If a third degree tear does occur during childbirth, medical staff should detect the injury either during or after childbirth. All mothers who have given birth vaginally must now have a genital examination after birth to ensure any problems are diagnosed as soon as possible. This, therefore, means that no third degree tears should go untreated.

Once a third degree tear is confirmed a mother should quickly undergo repair. This should be in a well-lit theatre, where a surgeon (not a midwife) should suture the wound together. Post-operatively treatment should continue with:-

* Antibiotics - to prevent infection;

* Laxatives - to help bowel movements;

* Pain relief medication.

In addition to medication, a mother can help a third degree tear heal by maintaining good hygiene, drinking plenty of fluids, eating healthily, and regularly performing pelvic floor exercises.

Can Spotting Happen After A 3rd Degree Tear?

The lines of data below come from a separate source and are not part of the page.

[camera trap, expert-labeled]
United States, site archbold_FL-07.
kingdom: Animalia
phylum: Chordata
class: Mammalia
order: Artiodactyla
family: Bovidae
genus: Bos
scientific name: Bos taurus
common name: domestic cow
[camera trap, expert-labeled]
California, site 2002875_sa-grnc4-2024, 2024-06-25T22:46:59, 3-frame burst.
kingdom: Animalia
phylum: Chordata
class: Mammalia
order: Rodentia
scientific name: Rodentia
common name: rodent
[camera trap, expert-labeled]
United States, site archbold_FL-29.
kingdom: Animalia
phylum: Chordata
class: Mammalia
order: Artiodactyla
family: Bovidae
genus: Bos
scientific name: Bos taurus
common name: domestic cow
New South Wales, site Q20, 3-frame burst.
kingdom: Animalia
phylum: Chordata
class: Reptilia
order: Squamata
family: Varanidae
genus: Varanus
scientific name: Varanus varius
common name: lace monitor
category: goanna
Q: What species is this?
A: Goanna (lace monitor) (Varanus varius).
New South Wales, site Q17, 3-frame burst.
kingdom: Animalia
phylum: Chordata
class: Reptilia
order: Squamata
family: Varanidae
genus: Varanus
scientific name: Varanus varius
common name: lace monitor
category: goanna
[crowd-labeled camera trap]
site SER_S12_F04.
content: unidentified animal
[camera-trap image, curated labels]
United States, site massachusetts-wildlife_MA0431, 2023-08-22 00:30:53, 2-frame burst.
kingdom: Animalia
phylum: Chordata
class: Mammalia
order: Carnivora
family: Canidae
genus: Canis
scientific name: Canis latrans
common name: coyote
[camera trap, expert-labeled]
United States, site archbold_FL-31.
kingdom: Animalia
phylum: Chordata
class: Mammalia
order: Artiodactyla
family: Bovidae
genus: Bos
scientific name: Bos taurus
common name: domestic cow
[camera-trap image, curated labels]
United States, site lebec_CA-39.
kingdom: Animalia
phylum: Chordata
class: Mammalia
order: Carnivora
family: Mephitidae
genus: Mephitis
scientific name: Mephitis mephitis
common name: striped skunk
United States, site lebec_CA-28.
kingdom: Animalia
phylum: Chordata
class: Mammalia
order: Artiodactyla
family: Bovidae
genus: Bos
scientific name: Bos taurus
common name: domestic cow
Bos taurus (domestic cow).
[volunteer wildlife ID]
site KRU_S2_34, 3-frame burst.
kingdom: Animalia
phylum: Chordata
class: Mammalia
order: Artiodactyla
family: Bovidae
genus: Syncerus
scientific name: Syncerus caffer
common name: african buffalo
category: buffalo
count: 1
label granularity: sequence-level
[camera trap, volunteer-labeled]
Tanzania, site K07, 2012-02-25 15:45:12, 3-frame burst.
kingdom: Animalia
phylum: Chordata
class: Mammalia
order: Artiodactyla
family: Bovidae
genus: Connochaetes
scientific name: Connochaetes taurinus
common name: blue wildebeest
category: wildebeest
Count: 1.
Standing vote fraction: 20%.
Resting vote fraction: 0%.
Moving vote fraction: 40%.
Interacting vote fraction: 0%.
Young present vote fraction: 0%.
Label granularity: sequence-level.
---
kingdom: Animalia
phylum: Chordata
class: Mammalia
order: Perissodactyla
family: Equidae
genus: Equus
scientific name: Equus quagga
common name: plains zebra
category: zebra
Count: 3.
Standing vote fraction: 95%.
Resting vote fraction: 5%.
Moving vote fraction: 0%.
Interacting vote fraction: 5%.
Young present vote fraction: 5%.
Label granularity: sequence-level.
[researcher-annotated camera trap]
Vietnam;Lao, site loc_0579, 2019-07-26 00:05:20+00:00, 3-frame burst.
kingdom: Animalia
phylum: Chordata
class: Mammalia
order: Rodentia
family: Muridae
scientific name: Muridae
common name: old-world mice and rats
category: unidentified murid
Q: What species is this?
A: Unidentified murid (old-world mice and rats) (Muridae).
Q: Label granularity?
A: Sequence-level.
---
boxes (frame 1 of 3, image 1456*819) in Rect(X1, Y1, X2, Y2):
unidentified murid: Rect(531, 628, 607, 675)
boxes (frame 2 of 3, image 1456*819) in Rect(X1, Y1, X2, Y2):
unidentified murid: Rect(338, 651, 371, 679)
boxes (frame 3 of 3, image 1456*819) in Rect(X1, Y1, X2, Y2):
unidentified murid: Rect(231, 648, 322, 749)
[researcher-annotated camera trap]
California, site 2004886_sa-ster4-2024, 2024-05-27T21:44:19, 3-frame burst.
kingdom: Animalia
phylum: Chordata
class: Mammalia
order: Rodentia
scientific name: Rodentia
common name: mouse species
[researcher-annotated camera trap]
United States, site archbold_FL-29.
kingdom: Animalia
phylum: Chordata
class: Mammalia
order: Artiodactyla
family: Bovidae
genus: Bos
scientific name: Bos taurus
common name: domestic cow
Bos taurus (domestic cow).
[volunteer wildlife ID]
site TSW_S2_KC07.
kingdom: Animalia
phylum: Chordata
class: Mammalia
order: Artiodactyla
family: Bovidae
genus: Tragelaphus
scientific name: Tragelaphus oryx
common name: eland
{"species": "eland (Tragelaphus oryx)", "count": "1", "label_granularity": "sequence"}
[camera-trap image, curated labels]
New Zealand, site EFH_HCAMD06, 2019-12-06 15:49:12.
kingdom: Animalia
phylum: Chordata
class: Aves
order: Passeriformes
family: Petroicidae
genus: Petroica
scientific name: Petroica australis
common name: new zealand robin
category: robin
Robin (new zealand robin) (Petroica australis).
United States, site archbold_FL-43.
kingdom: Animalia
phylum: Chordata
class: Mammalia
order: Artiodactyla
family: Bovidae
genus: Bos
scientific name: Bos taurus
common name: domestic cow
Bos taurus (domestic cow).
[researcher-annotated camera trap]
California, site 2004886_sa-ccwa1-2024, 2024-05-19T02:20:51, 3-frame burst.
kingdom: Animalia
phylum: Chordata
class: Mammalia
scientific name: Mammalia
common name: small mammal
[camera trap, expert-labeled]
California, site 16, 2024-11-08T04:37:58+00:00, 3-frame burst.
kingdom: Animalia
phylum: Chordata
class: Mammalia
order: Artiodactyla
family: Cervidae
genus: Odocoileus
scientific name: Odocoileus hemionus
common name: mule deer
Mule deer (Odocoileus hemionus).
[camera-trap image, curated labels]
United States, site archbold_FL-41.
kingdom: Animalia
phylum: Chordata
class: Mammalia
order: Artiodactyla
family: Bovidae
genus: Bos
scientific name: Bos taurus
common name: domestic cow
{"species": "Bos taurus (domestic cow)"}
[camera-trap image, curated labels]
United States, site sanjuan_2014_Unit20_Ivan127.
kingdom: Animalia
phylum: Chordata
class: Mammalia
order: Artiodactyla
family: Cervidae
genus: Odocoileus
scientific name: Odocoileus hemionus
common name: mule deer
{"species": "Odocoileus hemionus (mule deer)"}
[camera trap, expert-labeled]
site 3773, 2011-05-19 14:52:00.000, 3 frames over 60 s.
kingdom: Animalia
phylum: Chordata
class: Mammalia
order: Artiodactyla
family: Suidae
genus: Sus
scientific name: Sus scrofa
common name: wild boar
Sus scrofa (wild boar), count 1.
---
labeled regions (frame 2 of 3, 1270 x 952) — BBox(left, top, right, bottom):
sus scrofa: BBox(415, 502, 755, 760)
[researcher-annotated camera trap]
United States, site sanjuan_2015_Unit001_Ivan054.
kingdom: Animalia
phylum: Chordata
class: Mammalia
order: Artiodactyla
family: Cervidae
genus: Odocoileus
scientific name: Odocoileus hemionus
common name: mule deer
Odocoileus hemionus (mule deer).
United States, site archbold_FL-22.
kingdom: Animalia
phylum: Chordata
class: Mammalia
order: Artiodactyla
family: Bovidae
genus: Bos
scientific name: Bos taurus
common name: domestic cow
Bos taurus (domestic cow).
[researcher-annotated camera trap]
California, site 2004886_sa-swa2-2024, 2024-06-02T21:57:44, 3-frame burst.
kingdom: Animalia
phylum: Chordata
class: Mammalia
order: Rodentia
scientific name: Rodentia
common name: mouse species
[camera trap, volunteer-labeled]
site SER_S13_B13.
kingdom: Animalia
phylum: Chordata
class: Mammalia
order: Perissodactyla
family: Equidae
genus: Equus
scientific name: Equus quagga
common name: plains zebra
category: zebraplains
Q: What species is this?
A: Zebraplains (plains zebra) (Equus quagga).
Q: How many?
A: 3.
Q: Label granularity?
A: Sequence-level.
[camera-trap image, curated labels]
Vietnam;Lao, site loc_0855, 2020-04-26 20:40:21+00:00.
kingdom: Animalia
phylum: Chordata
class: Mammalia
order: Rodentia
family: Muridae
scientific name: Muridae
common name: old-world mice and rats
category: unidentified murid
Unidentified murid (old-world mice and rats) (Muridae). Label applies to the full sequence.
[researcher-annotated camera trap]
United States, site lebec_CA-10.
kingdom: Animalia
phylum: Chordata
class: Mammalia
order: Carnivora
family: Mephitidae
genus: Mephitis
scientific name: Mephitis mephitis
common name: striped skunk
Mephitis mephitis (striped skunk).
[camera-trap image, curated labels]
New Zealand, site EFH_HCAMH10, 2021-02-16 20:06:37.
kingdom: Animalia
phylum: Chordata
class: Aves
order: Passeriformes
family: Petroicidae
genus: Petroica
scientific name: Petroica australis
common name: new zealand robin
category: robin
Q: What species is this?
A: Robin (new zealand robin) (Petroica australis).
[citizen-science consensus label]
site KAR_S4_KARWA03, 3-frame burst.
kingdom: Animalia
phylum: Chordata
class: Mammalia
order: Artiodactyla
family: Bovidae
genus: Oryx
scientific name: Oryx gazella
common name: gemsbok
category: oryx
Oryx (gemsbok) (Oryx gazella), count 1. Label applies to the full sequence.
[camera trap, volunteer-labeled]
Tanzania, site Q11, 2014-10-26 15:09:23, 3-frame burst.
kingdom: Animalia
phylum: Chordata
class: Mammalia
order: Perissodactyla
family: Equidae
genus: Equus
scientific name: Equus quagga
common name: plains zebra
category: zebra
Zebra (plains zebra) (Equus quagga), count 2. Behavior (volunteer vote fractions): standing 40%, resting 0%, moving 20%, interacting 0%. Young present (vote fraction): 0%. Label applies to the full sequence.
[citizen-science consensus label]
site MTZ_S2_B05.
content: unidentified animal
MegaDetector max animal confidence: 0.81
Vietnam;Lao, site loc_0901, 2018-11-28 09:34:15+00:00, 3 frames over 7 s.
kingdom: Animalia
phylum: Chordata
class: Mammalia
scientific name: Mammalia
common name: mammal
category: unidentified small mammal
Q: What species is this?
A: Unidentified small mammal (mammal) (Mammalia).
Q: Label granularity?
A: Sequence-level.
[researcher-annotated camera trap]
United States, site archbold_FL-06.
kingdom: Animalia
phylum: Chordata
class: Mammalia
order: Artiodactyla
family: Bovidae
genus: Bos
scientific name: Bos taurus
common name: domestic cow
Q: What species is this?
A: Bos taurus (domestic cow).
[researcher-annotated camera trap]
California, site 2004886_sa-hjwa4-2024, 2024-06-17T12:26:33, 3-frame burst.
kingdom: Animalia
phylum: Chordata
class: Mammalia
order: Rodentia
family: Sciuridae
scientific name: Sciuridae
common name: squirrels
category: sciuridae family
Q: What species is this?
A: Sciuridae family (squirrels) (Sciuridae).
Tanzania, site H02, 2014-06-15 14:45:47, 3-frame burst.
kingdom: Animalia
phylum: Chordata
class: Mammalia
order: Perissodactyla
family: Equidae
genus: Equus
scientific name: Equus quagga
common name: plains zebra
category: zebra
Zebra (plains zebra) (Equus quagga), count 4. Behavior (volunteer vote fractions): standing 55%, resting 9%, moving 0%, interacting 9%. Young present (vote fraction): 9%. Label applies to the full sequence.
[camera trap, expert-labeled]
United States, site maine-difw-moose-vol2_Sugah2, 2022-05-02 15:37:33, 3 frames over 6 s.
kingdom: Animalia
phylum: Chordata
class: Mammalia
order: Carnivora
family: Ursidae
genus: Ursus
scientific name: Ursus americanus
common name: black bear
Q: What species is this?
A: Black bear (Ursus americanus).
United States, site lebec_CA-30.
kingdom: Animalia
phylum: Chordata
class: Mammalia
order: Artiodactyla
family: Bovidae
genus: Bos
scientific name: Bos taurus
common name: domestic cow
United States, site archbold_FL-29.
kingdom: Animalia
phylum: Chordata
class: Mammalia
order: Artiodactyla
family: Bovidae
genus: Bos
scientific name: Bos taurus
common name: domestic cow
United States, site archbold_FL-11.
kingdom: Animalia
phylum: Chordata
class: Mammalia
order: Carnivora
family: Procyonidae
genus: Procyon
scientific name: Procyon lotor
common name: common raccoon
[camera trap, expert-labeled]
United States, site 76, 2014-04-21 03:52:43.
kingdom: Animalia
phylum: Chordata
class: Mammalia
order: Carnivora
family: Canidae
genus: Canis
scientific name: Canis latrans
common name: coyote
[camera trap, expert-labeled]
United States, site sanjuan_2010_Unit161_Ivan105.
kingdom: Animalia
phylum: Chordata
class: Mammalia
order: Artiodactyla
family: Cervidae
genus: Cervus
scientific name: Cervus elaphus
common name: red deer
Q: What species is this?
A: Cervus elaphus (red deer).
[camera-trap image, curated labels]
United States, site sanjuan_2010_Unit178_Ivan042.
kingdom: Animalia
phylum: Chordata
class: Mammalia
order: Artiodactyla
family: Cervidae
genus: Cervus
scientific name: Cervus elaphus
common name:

Bleeding after giving birth, known as 'lochia', will be experienced by women after any form of delivery. It usually last for around three weeks, although some may continue to bleed lightly for up to six weeks. After this there is the possibility that spotting will happen. However, if this spotting becomes heavier or continues for an extended amount of time, medical advice should be sought. It is possible that the stitches begin to bleed, and if this is the case immediate attention is necessary as the risk of infection will be increased.

Can I Have Another Vaginal Delivery After A 3rd Degree Tear?

There is no straightforward answer to this question, as each case varies. It is quite common for women to have another vaginal delivery after having had a third degree tear, particularly if the wound has healed well.

Even so, an obstetrician should be consulted before another vaginal delivery is considered. It may be that a caesarean section is more advisable, and will almost certainly be the case if symptoms and complications of a previous third degree tear are still present.

Does A 3rd Degree Tear Amount To Medical Negligence?

A third degree tear in itself does not amount to medical negligence, as it is unfortunately a natural risk of vaginal delivery. It can be difficult for medical staff to predict when a third degree tear is going to happen, but the likelihood is generally considered to increase if:-

* It is a first vaginal birth;

* The baby is larger than average (over 8 pounds 13 ounces);

* Labour is induced or assisted (eg. forceps delivery);

* There is a long second stage of labour;

* The baby's shoulder gets stuck behind the mother's pubic bone.

Where grounds for medical negligence claims often arise, however, is if a third degree tear fails to be detected or is poorly repaired. Both these incidents can cause serious complications for the mother, including anal incontinence, extreme pain and infection.

If you have suffered a third degree tear that was not diagnosed, misdiagnosed, or treated at a sub-standard level of care, you should seek legal advice. You may be able to make a medical negligence claim and get compensation for you suffering.